Honest Conservatives Awaken

WASHINGTON - OCTOBER 03: (AFP OUT) Supreme Court nominee, Harriet Miers, listens as U.S. President George W. Bush speaks in the Oval Office of the White House October 3, 2005 in Washington, DC. Miers, currently in the position as White House Counsel, has no previous judicial experience and previously served as Bush's own personal attorney.
This column was written by Michael Tomasky.
Some of you are going to think the dog spiked my cactus juice when you read this, but I have to say I actually admire some of the conservative dissent on Harriet Miers.

Yes, the vast majority of the criticism centers on the fact that Miers doesn't appear (to them, anyway) to be a reliable conservative. She voted for tax hikes while on the Dallas City Council, she sponsored a speaker series at SMU that featured liberal women, and so on. This, I understand, is what really has conservatives howling.

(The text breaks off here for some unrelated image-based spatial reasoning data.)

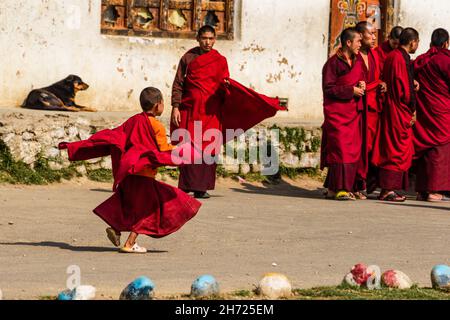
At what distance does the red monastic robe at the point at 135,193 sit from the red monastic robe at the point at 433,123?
4.86 meters

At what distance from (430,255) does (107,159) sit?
511cm

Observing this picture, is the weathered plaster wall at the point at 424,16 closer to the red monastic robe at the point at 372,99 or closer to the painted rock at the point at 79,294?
the red monastic robe at the point at 372,99

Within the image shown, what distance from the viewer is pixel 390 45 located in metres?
14.0

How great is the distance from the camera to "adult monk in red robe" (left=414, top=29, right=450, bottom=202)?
13.5 metres

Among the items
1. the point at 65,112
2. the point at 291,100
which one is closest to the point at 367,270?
the point at 65,112

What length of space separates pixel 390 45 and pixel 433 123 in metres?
1.00

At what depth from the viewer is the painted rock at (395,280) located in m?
7.59

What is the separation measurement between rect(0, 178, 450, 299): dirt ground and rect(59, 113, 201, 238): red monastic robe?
21 centimetres

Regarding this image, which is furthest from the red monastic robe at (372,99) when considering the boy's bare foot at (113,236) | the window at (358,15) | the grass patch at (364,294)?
the grass patch at (364,294)

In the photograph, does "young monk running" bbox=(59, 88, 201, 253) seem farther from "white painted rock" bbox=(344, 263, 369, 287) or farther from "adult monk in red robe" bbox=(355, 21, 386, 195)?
"adult monk in red robe" bbox=(355, 21, 386, 195)

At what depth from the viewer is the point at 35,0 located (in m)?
14.5

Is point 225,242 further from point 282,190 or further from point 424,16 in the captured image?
point 424,16

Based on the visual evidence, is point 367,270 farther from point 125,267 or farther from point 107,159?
point 107,159

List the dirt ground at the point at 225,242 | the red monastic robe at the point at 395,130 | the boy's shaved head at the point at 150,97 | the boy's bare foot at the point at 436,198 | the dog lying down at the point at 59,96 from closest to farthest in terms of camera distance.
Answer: the dirt ground at the point at 225,242, the boy's shaved head at the point at 150,97, the red monastic robe at the point at 395,130, the boy's bare foot at the point at 436,198, the dog lying down at the point at 59,96
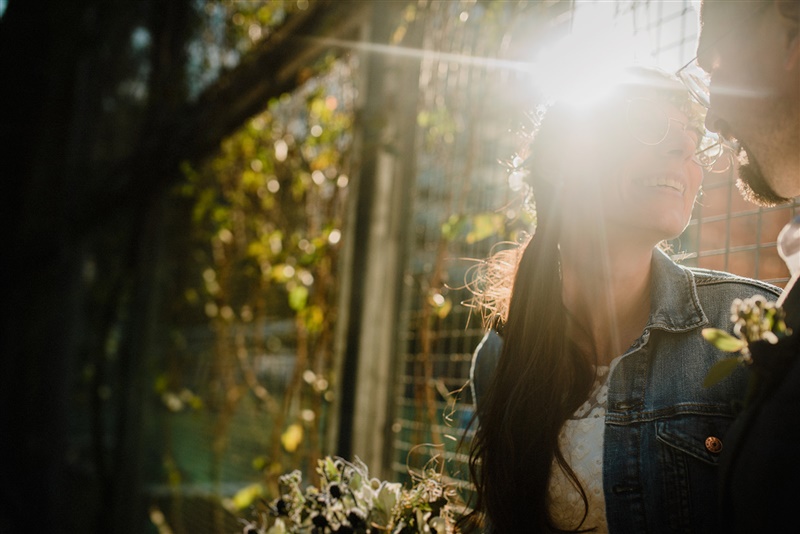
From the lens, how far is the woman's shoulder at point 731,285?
1.11 meters

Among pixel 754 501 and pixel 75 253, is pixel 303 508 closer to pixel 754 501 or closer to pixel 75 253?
pixel 754 501

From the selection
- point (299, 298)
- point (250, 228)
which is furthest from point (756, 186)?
point (250, 228)

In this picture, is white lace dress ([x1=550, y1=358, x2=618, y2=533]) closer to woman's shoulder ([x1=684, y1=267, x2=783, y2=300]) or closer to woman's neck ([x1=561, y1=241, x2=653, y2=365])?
woman's neck ([x1=561, y1=241, x2=653, y2=365])

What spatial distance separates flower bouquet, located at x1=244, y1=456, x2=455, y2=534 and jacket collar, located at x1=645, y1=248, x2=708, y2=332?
50cm

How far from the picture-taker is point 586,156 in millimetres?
1295

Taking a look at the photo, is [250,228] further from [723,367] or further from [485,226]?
[723,367]

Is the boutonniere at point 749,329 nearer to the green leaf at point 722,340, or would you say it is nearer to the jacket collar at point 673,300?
the green leaf at point 722,340

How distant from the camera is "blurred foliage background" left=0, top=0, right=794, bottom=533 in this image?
6.84 feet

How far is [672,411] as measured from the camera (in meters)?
1.08

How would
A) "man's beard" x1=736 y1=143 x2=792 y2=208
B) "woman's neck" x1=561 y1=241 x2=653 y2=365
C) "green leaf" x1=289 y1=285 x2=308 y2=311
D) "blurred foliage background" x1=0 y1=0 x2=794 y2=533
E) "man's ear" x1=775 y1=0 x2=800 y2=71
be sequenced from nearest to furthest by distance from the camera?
"man's ear" x1=775 y1=0 x2=800 y2=71 → "man's beard" x1=736 y1=143 x2=792 y2=208 → "woman's neck" x1=561 y1=241 x2=653 y2=365 → "blurred foliage background" x1=0 y1=0 x2=794 y2=533 → "green leaf" x1=289 y1=285 x2=308 y2=311

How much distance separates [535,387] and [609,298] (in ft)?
0.81

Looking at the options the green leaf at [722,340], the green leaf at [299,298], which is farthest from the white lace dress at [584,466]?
the green leaf at [299,298]

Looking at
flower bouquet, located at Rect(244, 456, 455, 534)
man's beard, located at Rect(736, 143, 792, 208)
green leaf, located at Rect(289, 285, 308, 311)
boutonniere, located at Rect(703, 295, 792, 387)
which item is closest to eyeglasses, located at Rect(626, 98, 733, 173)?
man's beard, located at Rect(736, 143, 792, 208)

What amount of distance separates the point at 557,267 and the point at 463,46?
42.9 inches
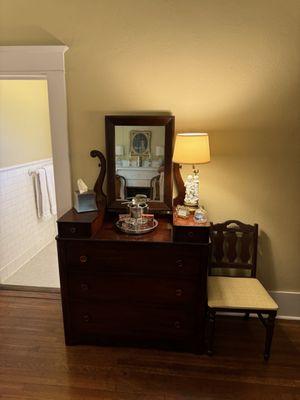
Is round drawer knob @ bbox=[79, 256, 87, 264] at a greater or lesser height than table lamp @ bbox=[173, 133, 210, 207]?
lesser

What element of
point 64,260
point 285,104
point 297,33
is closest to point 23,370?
point 64,260

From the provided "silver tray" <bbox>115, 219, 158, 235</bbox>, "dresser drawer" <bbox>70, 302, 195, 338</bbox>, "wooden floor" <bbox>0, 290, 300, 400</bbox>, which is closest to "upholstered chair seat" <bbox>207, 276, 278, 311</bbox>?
"dresser drawer" <bbox>70, 302, 195, 338</bbox>

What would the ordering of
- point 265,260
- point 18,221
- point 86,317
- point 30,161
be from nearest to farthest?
point 86,317 → point 265,260 → point 18,221 → point 30,161

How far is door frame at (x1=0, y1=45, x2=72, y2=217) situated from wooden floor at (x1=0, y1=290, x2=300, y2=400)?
4.36 feet

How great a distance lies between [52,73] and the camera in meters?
2.17

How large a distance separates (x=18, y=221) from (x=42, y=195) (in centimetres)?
45

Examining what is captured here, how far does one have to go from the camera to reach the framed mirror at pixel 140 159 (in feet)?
7.05

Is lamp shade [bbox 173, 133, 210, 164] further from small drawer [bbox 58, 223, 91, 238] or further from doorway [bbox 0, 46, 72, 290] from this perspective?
doorway [bbox 0, 46, 72, 290]

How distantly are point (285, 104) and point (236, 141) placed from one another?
43cm

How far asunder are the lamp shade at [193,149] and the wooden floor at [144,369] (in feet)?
4.51

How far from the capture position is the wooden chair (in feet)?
6.33

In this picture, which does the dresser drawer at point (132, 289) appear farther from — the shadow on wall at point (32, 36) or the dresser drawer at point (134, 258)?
the shadow on wall at point (32, 36)

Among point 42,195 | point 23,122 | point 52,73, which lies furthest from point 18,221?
point 52,73

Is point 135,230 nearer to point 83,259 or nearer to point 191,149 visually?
point 83,259
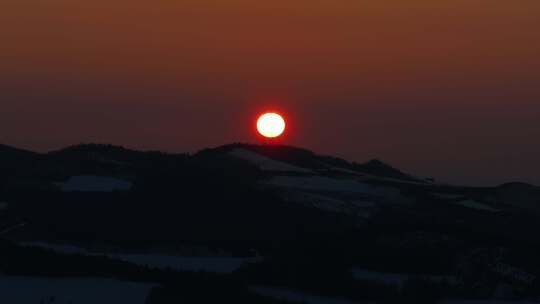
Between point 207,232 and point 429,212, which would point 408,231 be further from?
point 429,212

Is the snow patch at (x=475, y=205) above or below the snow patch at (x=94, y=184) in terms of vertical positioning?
below

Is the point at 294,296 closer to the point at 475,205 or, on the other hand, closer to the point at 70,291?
the point at 70,291

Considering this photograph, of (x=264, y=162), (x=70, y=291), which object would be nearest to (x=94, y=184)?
(x=264, y=162)

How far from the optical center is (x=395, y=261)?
3631 cm

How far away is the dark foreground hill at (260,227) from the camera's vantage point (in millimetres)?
29016

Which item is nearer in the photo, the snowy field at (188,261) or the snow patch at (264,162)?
the snowy field at (188,261)

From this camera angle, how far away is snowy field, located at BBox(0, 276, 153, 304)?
81.7 feet

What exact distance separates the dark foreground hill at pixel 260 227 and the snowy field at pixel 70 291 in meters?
0.42

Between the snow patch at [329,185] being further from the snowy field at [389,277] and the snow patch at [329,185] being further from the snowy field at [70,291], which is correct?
the snowy field at [70,291]

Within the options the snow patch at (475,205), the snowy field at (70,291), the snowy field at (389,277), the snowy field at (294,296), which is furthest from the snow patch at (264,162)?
the snowy field at (70,291)

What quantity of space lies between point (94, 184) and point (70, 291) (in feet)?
98.7

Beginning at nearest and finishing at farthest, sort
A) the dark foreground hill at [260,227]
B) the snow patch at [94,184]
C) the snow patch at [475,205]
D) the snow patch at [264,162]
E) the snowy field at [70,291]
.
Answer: the snowy field at [70,291] → the dark foreground hill at [260,227] → the snow patch at [94,184] → the snow patch at [475,205] → the snow patch at [264,162]

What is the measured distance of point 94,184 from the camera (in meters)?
55.9

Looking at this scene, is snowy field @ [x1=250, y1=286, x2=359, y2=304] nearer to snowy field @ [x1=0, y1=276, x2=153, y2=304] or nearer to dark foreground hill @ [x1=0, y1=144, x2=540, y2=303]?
dark foreground hill @ [x1=0, y1=144, x2=540, y2=303]
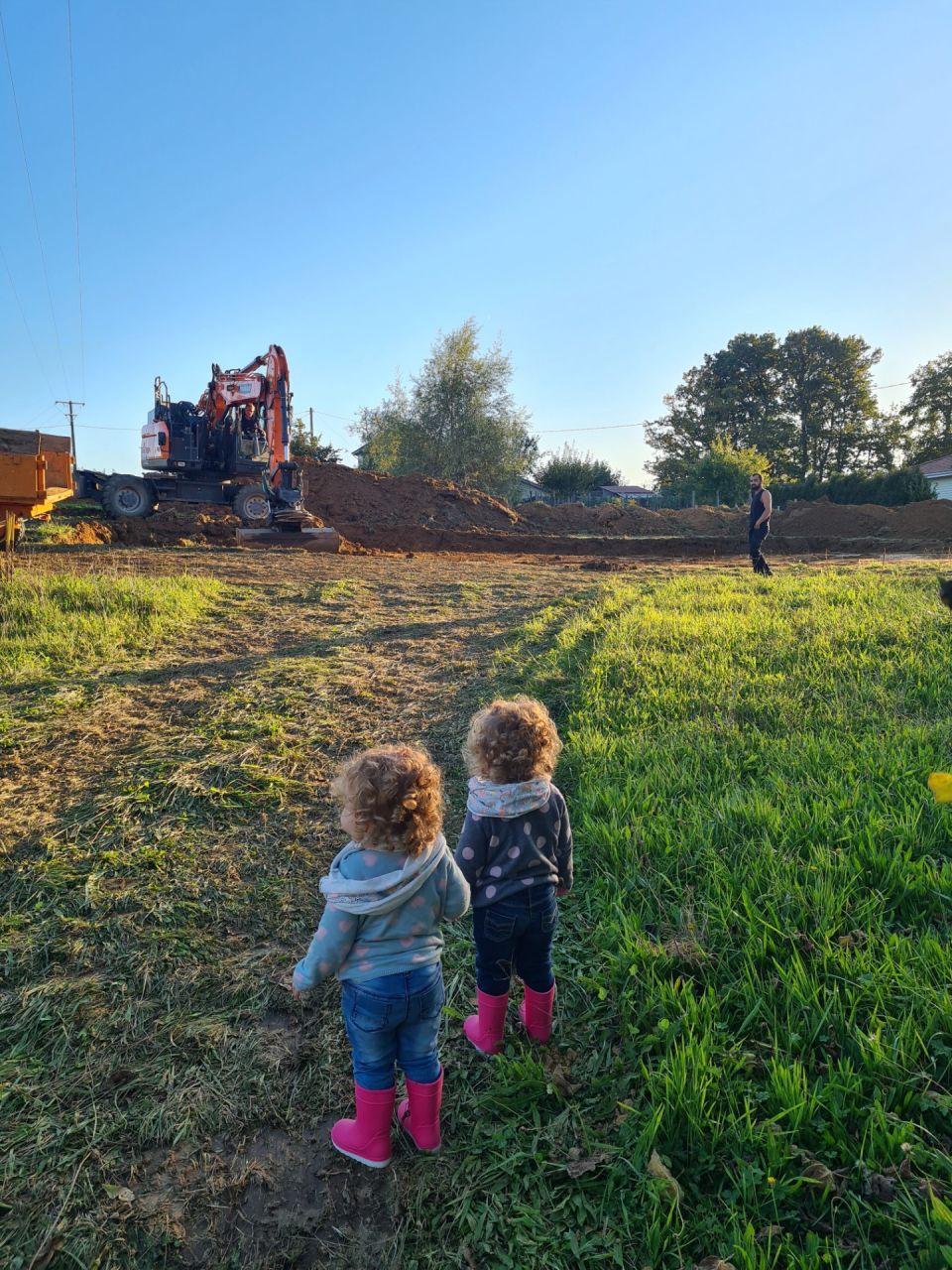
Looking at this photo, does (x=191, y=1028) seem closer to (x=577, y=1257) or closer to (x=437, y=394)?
(x=577, y=1257)

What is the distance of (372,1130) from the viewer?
6.49 feet

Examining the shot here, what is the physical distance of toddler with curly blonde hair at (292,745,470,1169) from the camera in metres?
1.93

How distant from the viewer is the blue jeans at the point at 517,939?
2.29 m

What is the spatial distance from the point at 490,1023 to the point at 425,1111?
416 mm

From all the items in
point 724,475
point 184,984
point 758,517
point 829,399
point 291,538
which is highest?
point 829,399

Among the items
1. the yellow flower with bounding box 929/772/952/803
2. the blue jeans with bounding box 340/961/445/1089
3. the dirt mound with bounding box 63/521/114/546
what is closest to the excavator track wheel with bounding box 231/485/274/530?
the dirt mound with bounding box 63/521/114/546

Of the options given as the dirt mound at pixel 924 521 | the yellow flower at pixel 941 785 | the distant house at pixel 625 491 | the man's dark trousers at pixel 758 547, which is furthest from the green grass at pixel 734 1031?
the distant house at pixel 625 491

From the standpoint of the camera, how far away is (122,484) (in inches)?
741

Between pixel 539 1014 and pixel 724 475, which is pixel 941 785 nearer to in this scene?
pixel 539 1014

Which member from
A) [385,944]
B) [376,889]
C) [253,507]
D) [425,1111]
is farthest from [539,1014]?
[253,507]

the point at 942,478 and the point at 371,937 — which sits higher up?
the point at 942,478

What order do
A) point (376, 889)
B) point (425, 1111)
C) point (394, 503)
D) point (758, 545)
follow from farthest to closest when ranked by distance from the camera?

But there has also been a second line of criticism complaining that she just isn't a serious enough choice. George Will, Charles Krauthammer, et al. certainly have intelligence; that Bush chose Miers insults it. I can't argue with that, and I even applaud it.

It had to start sometime. Maybe the Miers fiasco will mean that some on the right will finally take a stand in defense of their principles instead of always making political excuses for the administration.

Unlike the boy who cried wolf too many times, today's Republicans – and conservative commentators – are the boys who never cried wolf. On the size of government and the size of the deficit, for example, the Bush administration has been as anti-conservative as an administration can possibly be – and has faced only scattered criticisms from most conservatives.